**DIRECTIONS FOR THIS TASK**
The output must reproduce each line of the data word for word.

**INFORMATION SUPPLIED**
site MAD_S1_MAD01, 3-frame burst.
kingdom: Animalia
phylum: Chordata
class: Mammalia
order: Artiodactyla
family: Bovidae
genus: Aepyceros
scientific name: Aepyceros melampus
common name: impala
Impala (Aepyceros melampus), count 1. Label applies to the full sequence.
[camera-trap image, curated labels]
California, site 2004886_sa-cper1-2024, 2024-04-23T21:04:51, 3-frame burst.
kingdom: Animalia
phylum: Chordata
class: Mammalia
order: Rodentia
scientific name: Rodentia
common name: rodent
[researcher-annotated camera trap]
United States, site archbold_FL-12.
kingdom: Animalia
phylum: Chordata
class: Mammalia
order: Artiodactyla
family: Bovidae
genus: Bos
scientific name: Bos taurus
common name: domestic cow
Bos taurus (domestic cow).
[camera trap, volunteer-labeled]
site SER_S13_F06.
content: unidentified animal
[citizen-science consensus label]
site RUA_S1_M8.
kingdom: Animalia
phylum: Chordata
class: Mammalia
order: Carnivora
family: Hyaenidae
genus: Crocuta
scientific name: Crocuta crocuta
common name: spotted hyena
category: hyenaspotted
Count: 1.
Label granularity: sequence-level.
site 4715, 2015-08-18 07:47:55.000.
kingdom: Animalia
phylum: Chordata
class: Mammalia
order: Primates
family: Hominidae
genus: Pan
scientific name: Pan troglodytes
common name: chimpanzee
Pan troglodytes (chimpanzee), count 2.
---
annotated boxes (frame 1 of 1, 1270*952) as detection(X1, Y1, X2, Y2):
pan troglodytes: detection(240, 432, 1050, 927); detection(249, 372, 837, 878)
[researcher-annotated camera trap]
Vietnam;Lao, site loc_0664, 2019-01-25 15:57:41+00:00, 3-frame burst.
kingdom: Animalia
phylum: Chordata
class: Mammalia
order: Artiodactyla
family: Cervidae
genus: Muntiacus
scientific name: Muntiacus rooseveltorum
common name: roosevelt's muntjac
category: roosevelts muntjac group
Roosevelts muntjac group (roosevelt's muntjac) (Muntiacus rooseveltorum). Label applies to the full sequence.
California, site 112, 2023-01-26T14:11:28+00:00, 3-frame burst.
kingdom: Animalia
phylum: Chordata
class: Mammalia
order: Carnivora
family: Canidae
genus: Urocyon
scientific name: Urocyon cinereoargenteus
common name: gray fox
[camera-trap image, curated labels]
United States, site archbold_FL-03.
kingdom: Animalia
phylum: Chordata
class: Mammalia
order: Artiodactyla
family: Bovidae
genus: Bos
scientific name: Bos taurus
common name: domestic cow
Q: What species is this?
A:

**ANSWER TO THIS EXERCISE**
site MAD_S1_MAD01, 3-frame burst.
kingdom: Animalia
phylum: Chordata
class: Mammalia
order: Artiodactyla
family: Bovidae
genus: Aepyceros
scientific name: Aepyceros melampus
common name: impala
Impala (Aepyceros melampus), count 1. Label applies to the full sequence.
[camera-trap image, curated labels]
California, site 2004886_sa-cper1-2024, 2024-04-23T21:04:51, 3-frame burst.
kingdom: Animalia
phylum: Chordata
class: Mammalia
order: Rodentia
scientific name: Rodentia
common name: rodent
[researcher-annotated camera trap]
United States, site archbold_FL-12.
kingdom: Animalia
phylum: Chordata
class: Mammalia
order: Artiodactyla
family: Bovidae
genus: Bos
scientific name: Bos taurus
common name: domestic cow
Bos taurus (domestic cow).
[camera trap, volunteer-labeled]
site SER_S13_F06.
content: unidentified animal
[citizen-science consensus label]
site RUA_S1_M8.
kingdom: Animalia
phylum: Chordata
class: Mammalia
order: Carnivora
family: Hyaenidae
genus: Crocuta
scientific name: Crocuta crocuta
common name: spotted hyena
category: hyenaspotted
Count: 1.
Label granularity: sequence-level.
site 4715, 2015-08-18 07:47:55.000.
kingdom: Animalia
phylum: Chordata
class: Mammalia
order: Primates
family: Hominidae
genus: Pan
scientific name: Pan troglodytes
common name: chimpanzee
Pan troglodytes (chimpanzee), count 2.
---
annotated boxes (frame 1 of 1, 1270*952) as detection(X1, Y1, X2, Y2):
pan troglodytes: detection(240, 432, 1050, 927); detection(249, 372, 837, 878)
[researcher-annotated camera trap]
Vietnam;Lao, site loc_0664, 2019-01-25 15:57:41+00:00, 3-frame burst.
kingdom: Animalia
phylum: Chordata
class: Mammalia
order: Artiodactyla
family: Cervidae
genus: Muntiacus
scientific name: Muntiacus rooseveltorum
common name: roosevelt's muntjac
category: roosevelts muntjac group
Roosevelts muntjac group (roosevelt's muntjac) (Muntiacus rooseveltorum). Label applies to the full sequence.
California, site 112, 2023-01-26T14:11:28+00:00, 3-frame burst.
kingdom: Animalia
phylum: Chordata
class: Mammalia
order: Carnivora
family: Canidae
genus: Urocyon
scientific name: Urocyon cinereoargenteus
common name: gray fox
[camera-trap image, curated labels]
United States, site archbold_FL-03.
kingdom: Animalia
phylum: Chordata
class: Mammalia
order: Artiodactyla
family: Bovidae
genus: Bos
scientific name: Bos taurus
common name: domestic cow
Q: What species is this?
A:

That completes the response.